[RFC 4/4] docs: arm64: Add help document for pte dirty state management

From: Anshuman Khandual
Date: Fri Jul 07 2023 - 01:34:20 EST


PTE dirty state management is non-trivial on arm64 platform. This document
explains how both software and hardware come together in correctly tracking
PTE ditry state across various page table transactions.

Cc: Catalin Marinas <catalin.marinas@xxxxxxx>
Cc: Will Deacon <will@xxxxxxxxxx>
Cc: Jonathan Corbet <corbet@xxxxxxx>
Cc: linux-arm-kernel@xxxxxxxxxxxxxxxxxxx
Cc: linux-kernel@xxxxxxxxxxxxxxx
Cc: linux-doc@xxxxxxxxxxxxxxx
Signed-off-by: Anshuman Khandual <anshuman.khandual@xxxxxxx>
---
Documentation/arch/arm64/index.rst | 1 +
Documentation/arch/arm64/pte-dirty.rst | 95 ++++++++++++++++++++++++++
2 files changed, 96 insertions(+)
create mode 100644 Documentation/arch/arm64/pte-dirty.rst

diff --git a/Documentation/arch/arm64/index.rst b/Documentation/arch/arm64/index.rst
index d08e924204bf..522f887f2a60 100644
--- a/Documentation/arch/arm64/index.rst
+++ b/Documentation/arch/arm64/index.rst
@@ -22,6 +22,7 @@ ARM64 Architecture
perf
pointer-authentication
ptdump
+ pte-dirty
silicon-errata
sme
sve
diff --git a/Documentation/arch/arm64/pte-dirty.rst b/Documentation/arch/arm64/pte-dirty.rst
new file mode 100644
index 000000000000..a6401696f6a3
--- /dev/null
+++ b/Documentation/arch/arm64/pte-dirty.rst
@@ -0,0 +1,95 @@
+.. SPDX-License-Identifier: GPL-2.0
+=========================================
+Page Table Entry - Dirty State Management
+=========================================
+
+1. Introduction
+---------------
+
+arm64 platform defines pte_dirty() to determine if the pte has been dirtied
+i.e pte has been written info after the previous clean procedure.

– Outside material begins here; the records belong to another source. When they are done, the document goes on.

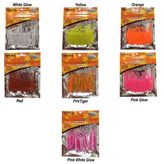 Shufa Fast Worm 5.2Cm Lrf Silikon Yem (18'Li Paket)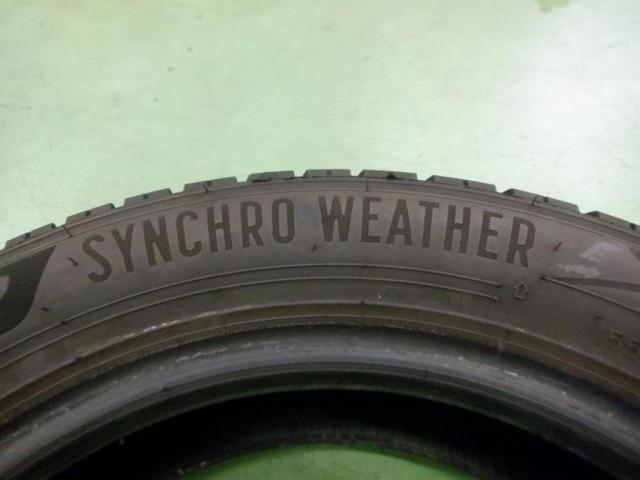 【4本セット】DUNLOP SYNCHRO WEATHER
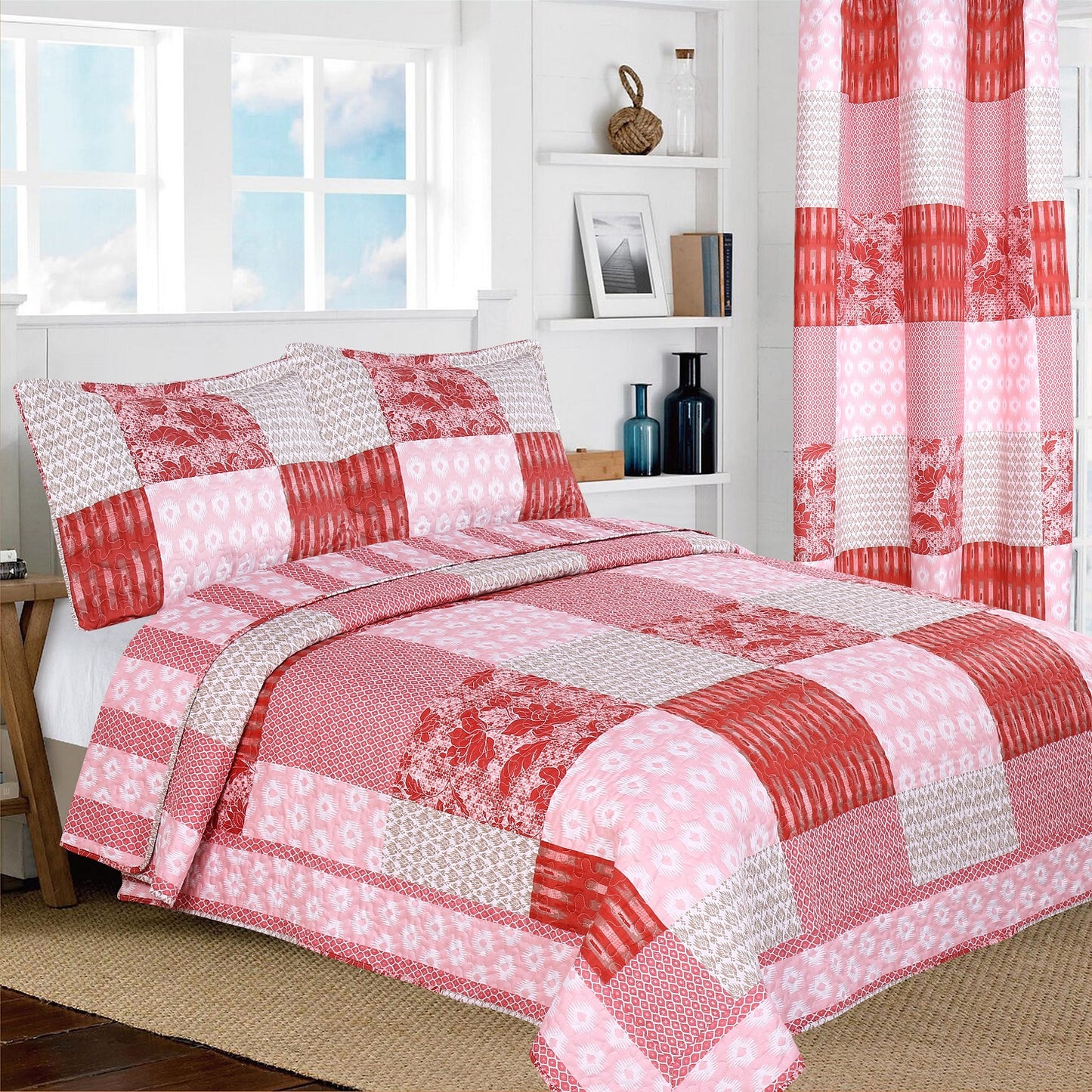 Bedspread AHF-3000-8102 - King Oversize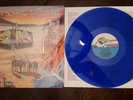 Metal LP Manilla Road - Crystal Logic - Black Dragon BDCS 018 Blue Vinyl France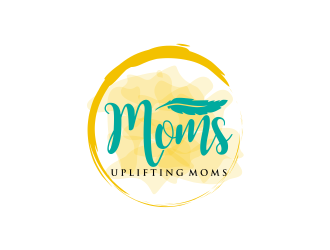 Moms Uplifting Moms logo design by meliodas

The dirty
+state tracking could be achieved, either via software or hardware pte dirty
+bit mechanism. On arm64 platform, pte_dirty() is implemented utilizing both
+software and hardware dirty bits, making it non intuitive unlike many other
+platforms.
+
+2. PTE Dirty Bits (SW and HW)
+-----------------------------
+Following are relevant PTE bit positions for dirty state tracking.
+
+- PTE_DIRTY is a software bit (55) in the PTE
+- PTE_RDONLY is a hardware bit (7) in the PTE
+- PTE_DBM is a hardware bit (51) in the PTE
+- PTE_WRITE is a hardware bit (51) in the PTE - share position with PTE_DBM
+
+3. PTE Dirty State Tracking
+---------------------------
+Without ARM64_HW_AFDBM enabled, PTE dirty state is tracked only in the SW.
+PTE is marked read-only in HW, subsequent write access generates page fault
+which can update the SW dirty bit and clear the read-only access in HW.
+
+With ARM64_HW_AFDBM enabled, PTE dirty state is tracked both in SW and HW.

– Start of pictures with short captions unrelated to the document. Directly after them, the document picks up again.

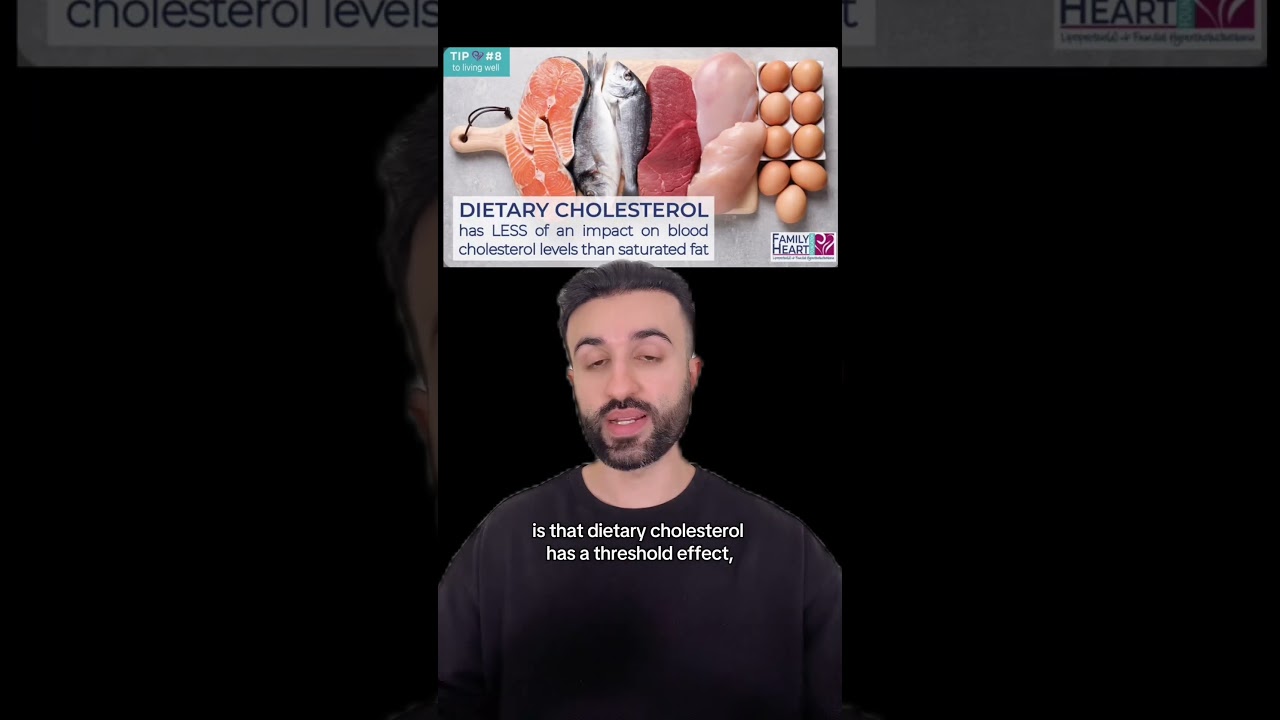 EGGS DON&rsquo;T RAISE CHOLESTEROL! 🤔❌🥚 #health #doctor #nutrition #science #fitness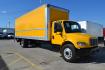 2019 YELLOW /BLACK FREIGHTLINER M2-106 (3ALACWFC7KD) with an CUMMINS B6.7L 220HP engine, EATON FULLER PROCISION AUTOMATIC transmission, located at 9172 North Fwy, Houston, TX, 77037, (713) 910-6868, 29.887470, -95.411903 - 26,000 LB GVWR NON CDL, MORGAN 26 FT BOX, HEIGHT 103" X WIDTH 102", AIR RIDE SUSPENSION, ALUMINUM WHEELS, 80 GALLON FUEL TANK, MAXON 3,000 LB CAPACITY ALUMINUM LIFT GATE, - Photo#2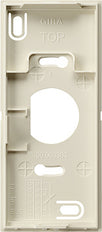 Gira Mounting Plate Home Video OB System 55 Cream White - 851001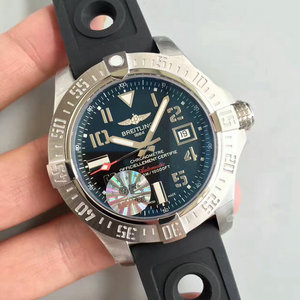 GF Factory Breitling Super Avenger Price GF Breitling Avenger II A3239011 Blue Plate Men's Automatic Mechanical Watch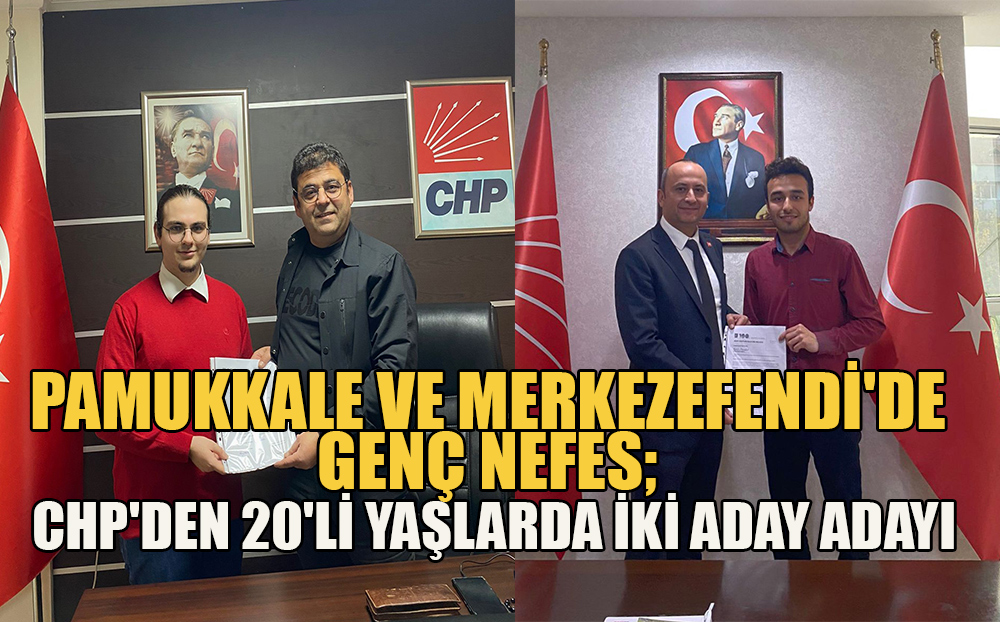 CHP merkez ilçelere gençler talip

+PTE is marked read-only in HW while also enabling DBM tracking. Any write
+access will clear the read-only bit while also preventing a page fault. As
+PTE_DBM and PTE_WRITE share the same bit position, a dirty non-writable PTE
+state cannot be tracked in hardware. This in turn necessitates dirty state
+tracking (ARM64_HW_AFDBM enabled) to accommodate both software and hardware
+PTE bits. This helps in avoiding a runtime check for ARM64_HW_AFDBM feature
+being enabled on a given implementation.
+
+Testing and clearing PTE dirty state is relatively simple -
+
+#define pte_hw_dirty(pte) (pte_write(pte) && !pte_rdonly(pte))

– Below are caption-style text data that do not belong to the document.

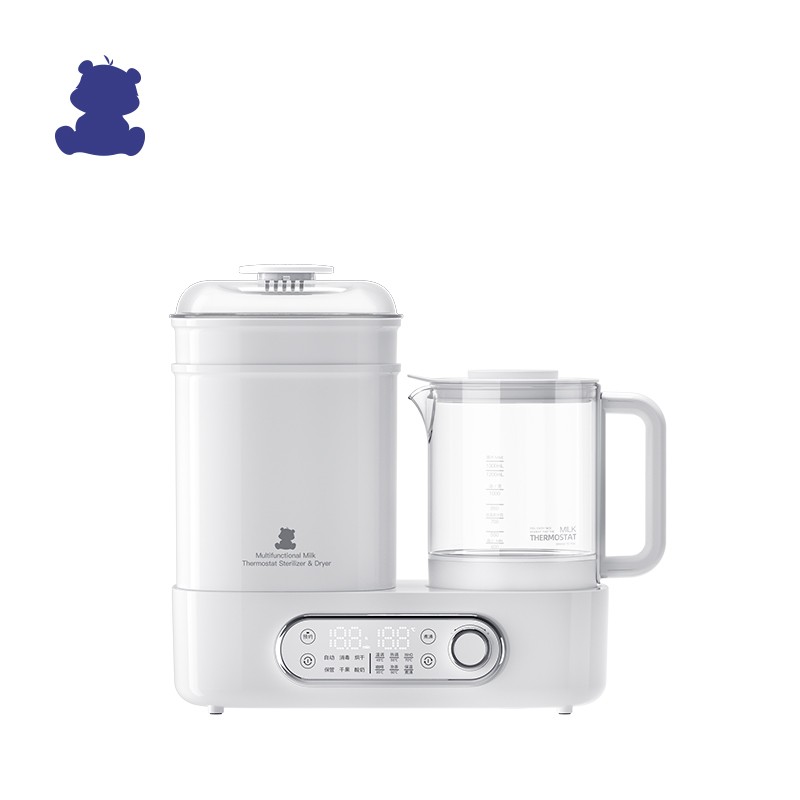 Bottle Heater Manufacturer - 10-in-1 Multifunction with Electric Steam Cleaning and Drying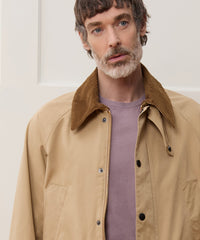 Barbour OS Peached Bedale Jacket
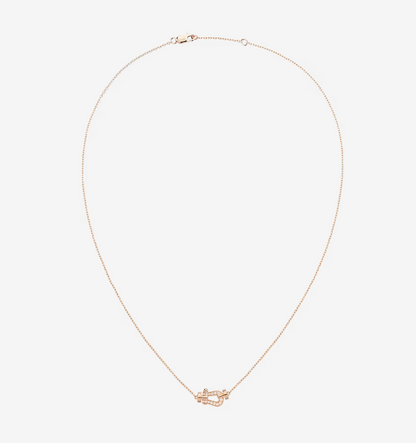 [Mystic]FORCE 10 DIAMOND PINK GOLD NECKLACE MINI MODEL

+#define pte_sw_dirty(pte) (!!(pte_val(pte) & PTE_DIRTY))
+#define pte_dirty(pte) (pte_sw_dirty(pte) || pte_hw_dirty(pte))
+
+static inline pte_t pte_mkclean(pte_t pte)
+{
+ /*
+ * Subsequent call to pte_hw_clr_dirty() is not required
+ * because pte_sw_clr_dirty() in turn does that as well.
+ */
+ return pte_sw_clr_dirty(pte);
+}
+
+But marking a dirty state, creating a write protected entry etc now becomes
+bit non-trivial in hardware. as PTE_RDONLY bit could only be cleared if the
+write bit is also set.
+
+static inline pte_t pte_hw_mkdirty(pte_t pte)
+{
+ if (pte_write(pte))
+ return clear_pte_bit(pte, __pgprot(PTE_RDONLY));
+
+ return pte;
+}
+
+Hence marking a dirty state triggers marking both SW and HW dirty bits, so
+that if the HW suppoprt is unavailable or insufficient (dirty non-writable)
+, SW mechanism would still put it in a dirty state.
+
+static inline pte_t pte_mkdirty(pte_t pte)
+{
+ pte = pte_sw_mkdirty(pte);
+ pte = pte_hw_mkdirty(pte);
+ return pte;
+}
+
+4. Preserving PTE HW Dirty State
+--------------------------------
+If for some reason HW dirty bits (PTE_WRITE, PTE_RDONLY) need to be cleared
+the dirty state must be transferred as SW dirty bit ensuring persistence of
+the dirty state across the operation.
+
+static inline pte_t pte_modify(pte_t pte, pgprot_t newprot)
+{
+ .....
+ pte = pte_preserve_hw_dirty(pte_t pte);
+ .....
+}
+
+static inline pte_t pte_wrprotect(pte_t pte)
+{
+ pte = pte_preserve_hw_dirty(pte_t pte);
+ .....
+}
--
2.30.2